Sen. Stacey Guerin, R-Glenburn, a co-sponsor of the bill, said states cannot wait for Congress to catch up. She said the legislation restores control of personal information to the consumer.
“Internet providers have access to some of our most personal information, including browsing history, location history and contacts,” Guerin said. “Taken together, this data could paint an intimate picture of a person’s religion, medical conditions, and even their hobbies.”
But opponents to the bill, including lobbyists for some of the nation’s largest telecommunications companies or associations, argued against the measure at a public hearing last week.
They said the bill adds to an already complex patchwork of state laws that attempt to regulate the internet, increasing costs for businesses and consumers. They said most internet service providers have vowed to protect privacy, even though they are not legally required to do so, or to even disclose if they have shared any of their customers’ data under federal law.
In written testimony to the committee, Patrick Halley, a lobbyist for USTelecom, an association of U.S. broadband providers, said the state law also would likely face legal hurdles.
“Adding to the current patchwork of state and sector-specific privacy laws would be counterproductive, as it would provide neither clear, consistent protections nor certainty for businesses,” Halley wrote. The bill, he wrote, “goes beyond bad policy; the bill likely would be unlawful if enacted.”
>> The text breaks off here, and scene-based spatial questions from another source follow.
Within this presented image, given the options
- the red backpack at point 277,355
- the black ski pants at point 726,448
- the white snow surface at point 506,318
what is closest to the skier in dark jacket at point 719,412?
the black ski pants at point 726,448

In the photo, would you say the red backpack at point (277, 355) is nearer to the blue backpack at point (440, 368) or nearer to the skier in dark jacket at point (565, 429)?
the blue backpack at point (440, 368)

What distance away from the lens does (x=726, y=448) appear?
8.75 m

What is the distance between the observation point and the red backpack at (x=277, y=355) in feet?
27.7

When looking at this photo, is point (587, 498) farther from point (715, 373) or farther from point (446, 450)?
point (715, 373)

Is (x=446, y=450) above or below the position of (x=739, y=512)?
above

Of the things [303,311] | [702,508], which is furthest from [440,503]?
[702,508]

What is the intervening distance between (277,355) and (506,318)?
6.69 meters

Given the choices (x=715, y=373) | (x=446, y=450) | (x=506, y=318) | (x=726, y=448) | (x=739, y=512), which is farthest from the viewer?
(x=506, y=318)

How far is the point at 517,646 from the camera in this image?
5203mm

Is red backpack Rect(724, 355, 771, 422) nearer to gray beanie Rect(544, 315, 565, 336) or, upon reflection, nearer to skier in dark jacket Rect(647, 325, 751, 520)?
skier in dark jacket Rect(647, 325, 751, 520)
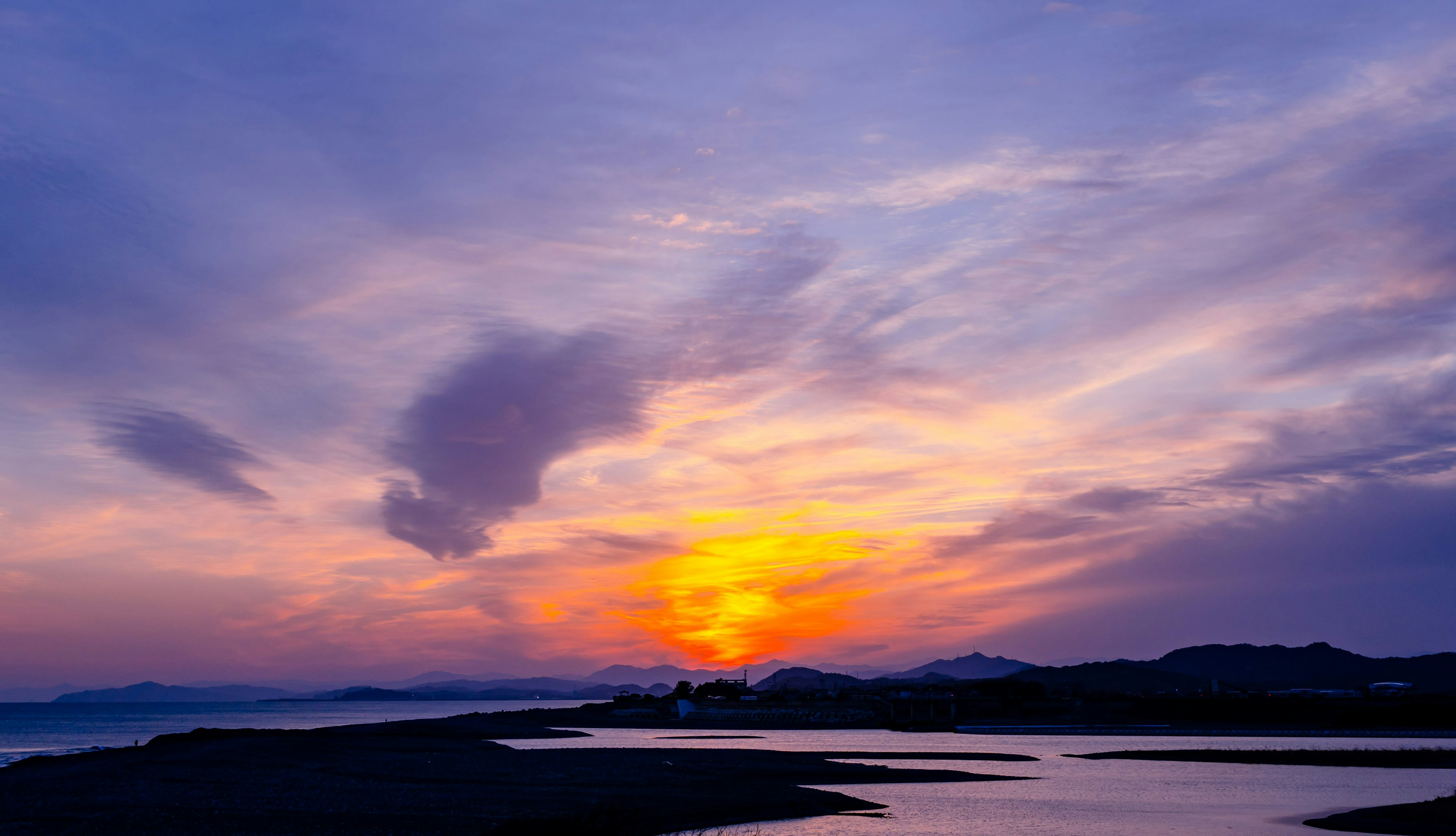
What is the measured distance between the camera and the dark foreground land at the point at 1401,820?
124 feet

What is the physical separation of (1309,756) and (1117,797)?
36190 mm

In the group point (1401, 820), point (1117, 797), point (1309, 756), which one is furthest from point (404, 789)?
point (1309, 756)

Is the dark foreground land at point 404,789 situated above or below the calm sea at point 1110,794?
above

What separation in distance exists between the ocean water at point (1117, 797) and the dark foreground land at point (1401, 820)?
1389mm

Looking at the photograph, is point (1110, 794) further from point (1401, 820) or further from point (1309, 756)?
point (1309, 756)

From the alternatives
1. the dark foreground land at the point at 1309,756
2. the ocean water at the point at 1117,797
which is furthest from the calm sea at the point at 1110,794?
the dark foreground land at the point at 1309,756

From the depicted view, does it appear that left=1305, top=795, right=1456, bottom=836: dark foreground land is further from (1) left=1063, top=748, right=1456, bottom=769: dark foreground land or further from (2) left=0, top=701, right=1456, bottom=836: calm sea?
(1) left=1063, top=748, right=1456, bottom=769: dark foreground land

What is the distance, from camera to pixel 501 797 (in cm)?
4431

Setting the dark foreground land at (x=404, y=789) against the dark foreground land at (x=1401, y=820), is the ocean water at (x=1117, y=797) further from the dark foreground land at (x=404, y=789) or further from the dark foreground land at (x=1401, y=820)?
the dark foreground land at (x=404, y=789)

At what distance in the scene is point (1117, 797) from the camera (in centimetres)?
5228

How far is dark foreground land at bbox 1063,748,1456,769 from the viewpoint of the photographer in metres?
72.5

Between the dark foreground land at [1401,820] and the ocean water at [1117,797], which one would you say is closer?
the dark foreground land at [1401,820]

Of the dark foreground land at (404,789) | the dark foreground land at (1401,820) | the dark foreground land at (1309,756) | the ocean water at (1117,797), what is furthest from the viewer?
the dark foreground land at (1309,756)

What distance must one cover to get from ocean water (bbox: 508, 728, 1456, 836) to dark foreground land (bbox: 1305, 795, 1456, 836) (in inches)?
54.7
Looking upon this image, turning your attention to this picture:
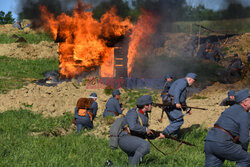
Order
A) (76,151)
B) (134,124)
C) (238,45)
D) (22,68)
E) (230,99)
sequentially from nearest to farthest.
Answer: (134,124), (76,151), (230,99), (22,68), (238,45)

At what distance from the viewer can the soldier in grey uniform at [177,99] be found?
855 centimetres

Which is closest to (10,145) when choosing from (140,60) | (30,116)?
(30,116)

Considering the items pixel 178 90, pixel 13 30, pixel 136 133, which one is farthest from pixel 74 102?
pixel 13 30

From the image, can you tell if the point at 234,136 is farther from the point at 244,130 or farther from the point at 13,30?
the point at 13,30

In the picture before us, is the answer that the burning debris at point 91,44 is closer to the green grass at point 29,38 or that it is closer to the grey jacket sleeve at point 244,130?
the grey jacket sleeve at point 244,130

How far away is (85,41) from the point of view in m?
22.8

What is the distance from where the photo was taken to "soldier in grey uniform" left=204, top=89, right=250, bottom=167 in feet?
16.5

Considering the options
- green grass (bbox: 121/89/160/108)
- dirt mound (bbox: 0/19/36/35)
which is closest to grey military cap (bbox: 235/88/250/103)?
green grass (bbox: 121/89/160/108)

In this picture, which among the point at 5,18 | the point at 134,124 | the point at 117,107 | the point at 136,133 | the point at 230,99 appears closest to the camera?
the point at 134,124

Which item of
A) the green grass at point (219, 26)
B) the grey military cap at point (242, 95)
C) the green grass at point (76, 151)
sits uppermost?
the green grass at point (219, 26)

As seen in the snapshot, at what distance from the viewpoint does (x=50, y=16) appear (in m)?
24.1

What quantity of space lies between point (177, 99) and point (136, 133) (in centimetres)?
275

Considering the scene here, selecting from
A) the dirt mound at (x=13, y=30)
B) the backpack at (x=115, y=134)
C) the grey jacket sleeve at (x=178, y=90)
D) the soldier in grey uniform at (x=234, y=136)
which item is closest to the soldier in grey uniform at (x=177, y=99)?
the grey jacket sleeve at (x=178, y=90)

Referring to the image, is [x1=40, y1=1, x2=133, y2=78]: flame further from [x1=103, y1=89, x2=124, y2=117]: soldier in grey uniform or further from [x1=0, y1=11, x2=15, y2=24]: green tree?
[x1=0, y1=11, x2=15, y2=24]: green tree
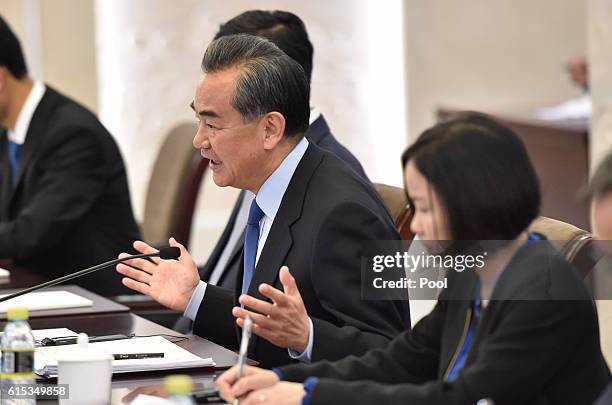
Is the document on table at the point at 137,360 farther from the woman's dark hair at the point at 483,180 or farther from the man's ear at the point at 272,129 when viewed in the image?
the woman's dark hair at the point at 483,180

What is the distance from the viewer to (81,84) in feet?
19.4

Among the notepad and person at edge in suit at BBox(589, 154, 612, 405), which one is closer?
person at edge in suit at BBox(589, 154, 612, 405)

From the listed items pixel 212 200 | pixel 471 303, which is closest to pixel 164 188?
pixel 212 200

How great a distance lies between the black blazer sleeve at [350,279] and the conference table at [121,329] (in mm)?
219

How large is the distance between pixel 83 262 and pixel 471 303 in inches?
95.5

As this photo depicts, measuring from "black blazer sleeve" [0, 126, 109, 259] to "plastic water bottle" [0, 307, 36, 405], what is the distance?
2.10 meters

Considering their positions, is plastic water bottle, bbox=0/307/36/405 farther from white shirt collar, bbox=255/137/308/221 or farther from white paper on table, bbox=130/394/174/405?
white shirt collar, bbox=255/137/308/221

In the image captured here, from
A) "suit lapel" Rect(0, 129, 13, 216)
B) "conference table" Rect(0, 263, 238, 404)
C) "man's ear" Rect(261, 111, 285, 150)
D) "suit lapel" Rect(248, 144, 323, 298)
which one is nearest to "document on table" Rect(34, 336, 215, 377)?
"conference table" Rect(0, 263, 238, 404)

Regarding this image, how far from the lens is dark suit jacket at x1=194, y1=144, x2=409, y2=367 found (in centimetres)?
229

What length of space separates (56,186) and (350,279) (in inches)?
74.9

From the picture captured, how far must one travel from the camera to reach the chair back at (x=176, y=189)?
4496 mm

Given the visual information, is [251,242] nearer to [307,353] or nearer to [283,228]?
[283,228]

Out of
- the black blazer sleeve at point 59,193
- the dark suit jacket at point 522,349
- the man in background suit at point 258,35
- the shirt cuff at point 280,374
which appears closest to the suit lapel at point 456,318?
the dark suit jacket at point 522,349

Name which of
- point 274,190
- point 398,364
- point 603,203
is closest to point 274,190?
point 274,190
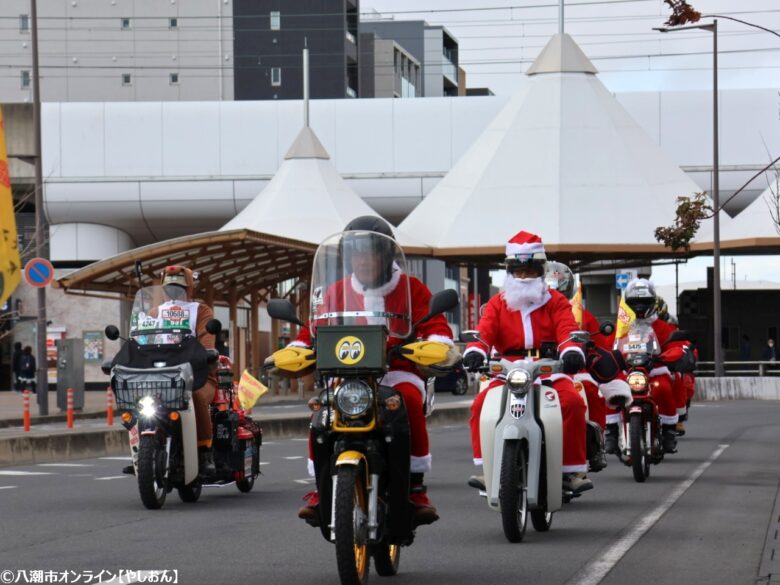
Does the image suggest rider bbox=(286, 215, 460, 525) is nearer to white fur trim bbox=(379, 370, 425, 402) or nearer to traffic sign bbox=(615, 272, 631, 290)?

But an executive from GWI, a Maine-based ISP, said the law was needed, responsible and necessary. Fletcher Kittridge, the company’s CEO, said companies have a moral obligation to protect privacy.
He said because access to the internet has become a necessity of modern life, much like access to telephone services or electricity, ISPs are essentially public utilities and should be treated that way.
“We have long had laws that require public utilities to provide clean water, safe and reasonably priced power, safe roads, and good ferry service,” Kittridge wrote in his testimony in support of the bill. “It is certainly true that a telephone utility cannot sell your private data, and the power company probably can’t either.”
After the committee vote, the measure will go to the floor of the Legislature.